Stored items:
•••••
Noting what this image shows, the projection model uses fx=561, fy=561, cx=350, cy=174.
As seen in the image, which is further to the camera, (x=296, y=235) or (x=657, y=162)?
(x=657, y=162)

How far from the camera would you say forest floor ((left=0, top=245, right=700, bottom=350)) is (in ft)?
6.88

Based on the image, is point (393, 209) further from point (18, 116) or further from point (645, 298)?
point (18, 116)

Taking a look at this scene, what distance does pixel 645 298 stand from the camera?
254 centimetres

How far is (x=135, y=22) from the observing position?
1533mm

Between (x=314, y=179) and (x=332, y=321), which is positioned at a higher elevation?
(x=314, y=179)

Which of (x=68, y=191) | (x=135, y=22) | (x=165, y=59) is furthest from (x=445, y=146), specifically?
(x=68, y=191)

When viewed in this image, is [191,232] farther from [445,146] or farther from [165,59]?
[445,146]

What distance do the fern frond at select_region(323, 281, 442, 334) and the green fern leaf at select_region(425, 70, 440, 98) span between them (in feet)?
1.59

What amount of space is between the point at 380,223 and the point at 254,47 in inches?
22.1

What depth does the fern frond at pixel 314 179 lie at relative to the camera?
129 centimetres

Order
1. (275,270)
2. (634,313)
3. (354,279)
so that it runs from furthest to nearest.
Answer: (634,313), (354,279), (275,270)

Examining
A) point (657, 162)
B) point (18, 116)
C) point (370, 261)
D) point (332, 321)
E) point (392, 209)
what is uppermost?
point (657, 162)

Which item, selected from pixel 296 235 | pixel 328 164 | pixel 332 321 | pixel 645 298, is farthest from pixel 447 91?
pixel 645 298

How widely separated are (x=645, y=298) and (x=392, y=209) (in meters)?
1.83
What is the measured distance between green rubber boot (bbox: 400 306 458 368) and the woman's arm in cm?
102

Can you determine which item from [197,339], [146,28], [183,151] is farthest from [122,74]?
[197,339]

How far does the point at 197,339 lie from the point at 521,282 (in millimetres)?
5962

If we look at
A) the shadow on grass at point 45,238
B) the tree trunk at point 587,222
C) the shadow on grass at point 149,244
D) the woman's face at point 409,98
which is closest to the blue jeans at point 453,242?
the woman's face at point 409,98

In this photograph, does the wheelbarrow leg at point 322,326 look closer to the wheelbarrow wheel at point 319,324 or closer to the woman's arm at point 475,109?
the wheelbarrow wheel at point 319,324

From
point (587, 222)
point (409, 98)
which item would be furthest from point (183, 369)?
•••••
__Your instructions__
All lines from the one that contains "What depth does" through the end of the material are to be quoted exactly, with both ends included.

__Task output__
What depth does the fern frond at pixel 314 179 lie at relative to the camera?
129 centimetres

Order
1. (275,270)
2. (634,313)
3. (354,279)
so that it runs from furthest to nearest.
Answer: (634,313), (354,279), (275,270)

Examining
A) point (657, 162)
B) point (18, 116)
C) point (370, 261)
D) point (332, 321)
E) point (392, 209)
what is uppermost?
point (657, 162)

Which item, selected from pixel 296 235 | pixel 328 164 | pixel 332 321 | pixel 645 298, is farthest from pixel 447 91?
pixel 645 298

How widely separated are (x=645, y=298) and (x=392, y=209) (in meters)?
1.83
What is the measured distance between green rubber boot (bbox: 400 306 458 368) and the woman's arm in cm?
102

Can you determine which item from [197,339], [146,28], [183,151] is farthest from [122,74]?
[197,339]

How far does the point at 197,339 lie from the point at 521,282 (in millimetres)?
5962

If we look at
A) the shadow on grass at point 45,238
B) the tree trunk at point 587,222
C) the shadow on grass at point 149,244
D) the woman's face at point 409,98
which is closest to the blue jeans at point 453,242?
the woman's face at point 409,98

In this photograph, does the wheelbarrow leg at point 322,326 look closer to the wheelbarrow wheel at point 319,324 or closer to the woman's arm at point 475,109?
the wheelbarrow wheel at point 319,324

From
point (587, 222)
point (409, 98)
which item would be furthest from point (183, 369)?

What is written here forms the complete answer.